The approach described above, where we use lists of lists, is called the chaining approach. There is another approach called probing that you might run into, but we won't cover it here. The hash function used as an example above isn't a particularly good one. A better one is h(x) = ax mod b, where a and b are relatively large primes. For storing strings, floats, and other data types, there are other good hash functions out there.

Python's set data type uses hashing, as does Java's HashSet. Python's dictionaries and Java's HashMap use hashing to store the keys.

Comparing the searches

Linear search is simple to code and understand, and it always works. But it's also the slowest of the searches. Binary search is considerably faster if the list is already sorted. For instance, in a list of one billion items, a linear search will need to check all one billion items in the worst case, while binary search will only need to check 30 items. However, if you're just searching through a list once, and the list isn't sorted, then binary search will be slower than a linear search since we would first have to sort the array, which takes at minimum O(n) time.
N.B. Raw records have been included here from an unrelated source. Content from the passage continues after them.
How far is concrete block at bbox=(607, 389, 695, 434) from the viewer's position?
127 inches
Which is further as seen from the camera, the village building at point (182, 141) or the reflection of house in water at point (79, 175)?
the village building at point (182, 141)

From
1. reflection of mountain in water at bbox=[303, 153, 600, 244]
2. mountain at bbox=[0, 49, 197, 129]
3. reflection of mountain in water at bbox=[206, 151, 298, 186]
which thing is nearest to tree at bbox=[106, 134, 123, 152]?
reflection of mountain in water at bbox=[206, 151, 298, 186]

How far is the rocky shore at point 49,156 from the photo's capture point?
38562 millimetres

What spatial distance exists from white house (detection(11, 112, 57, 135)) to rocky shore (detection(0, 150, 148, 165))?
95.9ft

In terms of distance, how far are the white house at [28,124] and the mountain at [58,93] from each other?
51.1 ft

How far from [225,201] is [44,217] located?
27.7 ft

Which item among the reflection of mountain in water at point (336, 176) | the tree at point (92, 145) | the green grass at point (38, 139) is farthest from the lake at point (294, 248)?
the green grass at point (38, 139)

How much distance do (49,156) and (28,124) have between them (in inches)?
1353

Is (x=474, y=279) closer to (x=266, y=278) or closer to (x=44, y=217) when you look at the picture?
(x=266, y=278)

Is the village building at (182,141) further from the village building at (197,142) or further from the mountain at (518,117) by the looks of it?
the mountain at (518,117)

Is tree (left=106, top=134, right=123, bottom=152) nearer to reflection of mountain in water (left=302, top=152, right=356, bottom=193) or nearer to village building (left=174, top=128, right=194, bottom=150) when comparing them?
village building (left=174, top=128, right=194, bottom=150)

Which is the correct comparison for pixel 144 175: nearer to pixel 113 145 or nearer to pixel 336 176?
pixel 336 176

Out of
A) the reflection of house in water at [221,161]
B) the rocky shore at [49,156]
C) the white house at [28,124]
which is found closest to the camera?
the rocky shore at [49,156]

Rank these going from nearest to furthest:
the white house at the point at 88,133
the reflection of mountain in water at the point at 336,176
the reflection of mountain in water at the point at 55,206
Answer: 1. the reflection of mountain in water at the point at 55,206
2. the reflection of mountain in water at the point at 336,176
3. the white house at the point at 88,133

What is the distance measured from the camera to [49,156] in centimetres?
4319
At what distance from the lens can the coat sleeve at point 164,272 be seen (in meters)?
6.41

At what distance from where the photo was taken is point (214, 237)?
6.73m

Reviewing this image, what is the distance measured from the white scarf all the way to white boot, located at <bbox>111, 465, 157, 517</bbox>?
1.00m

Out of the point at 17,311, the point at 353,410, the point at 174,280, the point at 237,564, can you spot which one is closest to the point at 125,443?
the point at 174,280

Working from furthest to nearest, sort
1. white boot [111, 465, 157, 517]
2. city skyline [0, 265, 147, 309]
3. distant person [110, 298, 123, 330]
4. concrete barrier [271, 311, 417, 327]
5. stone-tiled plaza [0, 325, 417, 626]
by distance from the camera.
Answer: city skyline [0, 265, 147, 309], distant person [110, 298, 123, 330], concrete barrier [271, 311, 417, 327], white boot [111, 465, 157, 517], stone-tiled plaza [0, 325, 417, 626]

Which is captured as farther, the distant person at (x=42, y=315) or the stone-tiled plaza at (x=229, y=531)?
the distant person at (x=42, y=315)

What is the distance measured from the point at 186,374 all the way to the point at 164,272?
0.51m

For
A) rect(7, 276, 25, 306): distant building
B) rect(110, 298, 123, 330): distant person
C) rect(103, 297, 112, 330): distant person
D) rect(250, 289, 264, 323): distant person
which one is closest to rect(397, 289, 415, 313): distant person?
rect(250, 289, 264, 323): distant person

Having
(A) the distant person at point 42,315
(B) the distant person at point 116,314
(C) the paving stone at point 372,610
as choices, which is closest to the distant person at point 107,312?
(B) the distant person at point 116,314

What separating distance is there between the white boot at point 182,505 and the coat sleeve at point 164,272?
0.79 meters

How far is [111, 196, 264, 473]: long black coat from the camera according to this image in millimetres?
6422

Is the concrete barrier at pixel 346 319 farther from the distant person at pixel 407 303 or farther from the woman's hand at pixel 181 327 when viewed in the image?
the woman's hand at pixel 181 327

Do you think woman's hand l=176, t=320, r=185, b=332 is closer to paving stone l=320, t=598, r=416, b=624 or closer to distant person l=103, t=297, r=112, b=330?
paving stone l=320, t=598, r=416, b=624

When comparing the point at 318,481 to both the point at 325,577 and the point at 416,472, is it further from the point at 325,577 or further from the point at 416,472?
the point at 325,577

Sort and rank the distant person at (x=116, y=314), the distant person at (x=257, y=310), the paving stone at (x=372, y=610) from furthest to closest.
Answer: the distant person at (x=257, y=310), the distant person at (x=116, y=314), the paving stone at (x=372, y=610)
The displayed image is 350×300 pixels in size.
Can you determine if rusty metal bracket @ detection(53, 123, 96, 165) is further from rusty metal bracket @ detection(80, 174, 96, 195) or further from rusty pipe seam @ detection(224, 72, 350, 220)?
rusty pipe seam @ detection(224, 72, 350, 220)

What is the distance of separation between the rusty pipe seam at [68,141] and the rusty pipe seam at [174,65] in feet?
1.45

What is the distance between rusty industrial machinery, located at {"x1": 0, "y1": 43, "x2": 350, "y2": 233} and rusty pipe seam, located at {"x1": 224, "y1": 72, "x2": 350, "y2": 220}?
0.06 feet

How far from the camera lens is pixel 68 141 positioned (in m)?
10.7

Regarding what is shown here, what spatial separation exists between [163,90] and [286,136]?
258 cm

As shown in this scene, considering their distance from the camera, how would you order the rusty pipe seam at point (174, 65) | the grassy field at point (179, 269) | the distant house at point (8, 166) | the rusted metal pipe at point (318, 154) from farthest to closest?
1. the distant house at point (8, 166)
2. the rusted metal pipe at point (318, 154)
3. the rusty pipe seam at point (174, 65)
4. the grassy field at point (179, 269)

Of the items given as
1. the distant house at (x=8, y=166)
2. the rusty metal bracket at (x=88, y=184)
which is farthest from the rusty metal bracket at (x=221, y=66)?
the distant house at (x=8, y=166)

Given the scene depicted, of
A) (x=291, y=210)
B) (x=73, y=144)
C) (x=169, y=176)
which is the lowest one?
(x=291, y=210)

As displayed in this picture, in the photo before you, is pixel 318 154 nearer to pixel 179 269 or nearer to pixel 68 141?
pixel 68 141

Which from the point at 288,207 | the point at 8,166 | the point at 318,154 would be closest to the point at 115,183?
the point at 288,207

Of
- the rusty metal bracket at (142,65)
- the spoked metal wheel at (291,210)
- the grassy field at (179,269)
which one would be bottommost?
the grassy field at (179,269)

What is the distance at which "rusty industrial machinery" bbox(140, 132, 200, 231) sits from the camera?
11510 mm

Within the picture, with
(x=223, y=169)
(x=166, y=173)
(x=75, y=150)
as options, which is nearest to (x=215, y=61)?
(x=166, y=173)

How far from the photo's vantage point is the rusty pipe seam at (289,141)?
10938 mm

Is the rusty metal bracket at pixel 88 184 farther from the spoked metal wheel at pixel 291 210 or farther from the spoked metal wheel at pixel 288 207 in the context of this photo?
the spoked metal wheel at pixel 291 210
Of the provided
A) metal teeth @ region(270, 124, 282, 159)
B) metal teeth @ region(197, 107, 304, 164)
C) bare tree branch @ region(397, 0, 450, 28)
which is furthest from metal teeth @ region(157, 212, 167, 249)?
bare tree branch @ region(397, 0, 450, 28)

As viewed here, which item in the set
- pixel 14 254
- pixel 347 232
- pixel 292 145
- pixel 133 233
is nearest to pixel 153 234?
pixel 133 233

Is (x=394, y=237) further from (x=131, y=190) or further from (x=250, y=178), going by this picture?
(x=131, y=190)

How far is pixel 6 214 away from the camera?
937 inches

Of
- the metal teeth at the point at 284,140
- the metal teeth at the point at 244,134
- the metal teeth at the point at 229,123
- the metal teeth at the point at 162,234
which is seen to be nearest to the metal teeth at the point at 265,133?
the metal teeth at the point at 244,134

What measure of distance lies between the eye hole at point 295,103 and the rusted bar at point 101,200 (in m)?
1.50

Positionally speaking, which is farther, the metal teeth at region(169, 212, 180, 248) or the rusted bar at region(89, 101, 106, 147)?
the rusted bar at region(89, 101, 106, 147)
If you plan on doing multiple searches, then it is worth spending the time to sort the list in order to use the binary search.

As long as the hash function used is good and the collection is not overly large, the hash-based approach is usually the fastest. One drawback of the hashing approach is that the hash function will usually scramble the order that items are added to the set, which may not be desirable. However, Java has a class called LinkedHashSet that preserves the order.

Let's look at a comparison of the three approaches for the problem of finding all the words in a wordlist that are also words in reverse. This includes not only palindromes, but also a word such as rats that becomes the real word star when reversed. Here is Python code that does this and times it, given a list of words.

def timer(words):
    start = time.time()
    L = [w for w in words if w[::-1] in words]
    print(time.time() - start)

Be sure to import the time library. Try first passing it a list and then a set, like the ones created below.

word_list = [line.strip() for line in open('wordlist.txt')]
word_set = set(line.strip() for line in open('wordlist.txt'))

You'll need a wordlist file in order to use this. There are many that can be found online. To use binary search, replace the if w[::-1] in words part of the code with if binary_search(words, w[::-1]). When I tested it on my laptop with a list of about 78,000 words, the set approach took around .03 to .04 seconds, the binary search approach took around .3 to .4 seconds, and the list approach took over a minute. In this example, it was about a 10 times speedup to use hashing over our hand-coded binary search, and it's about a 2000 times speedup to use hashing over a linear search.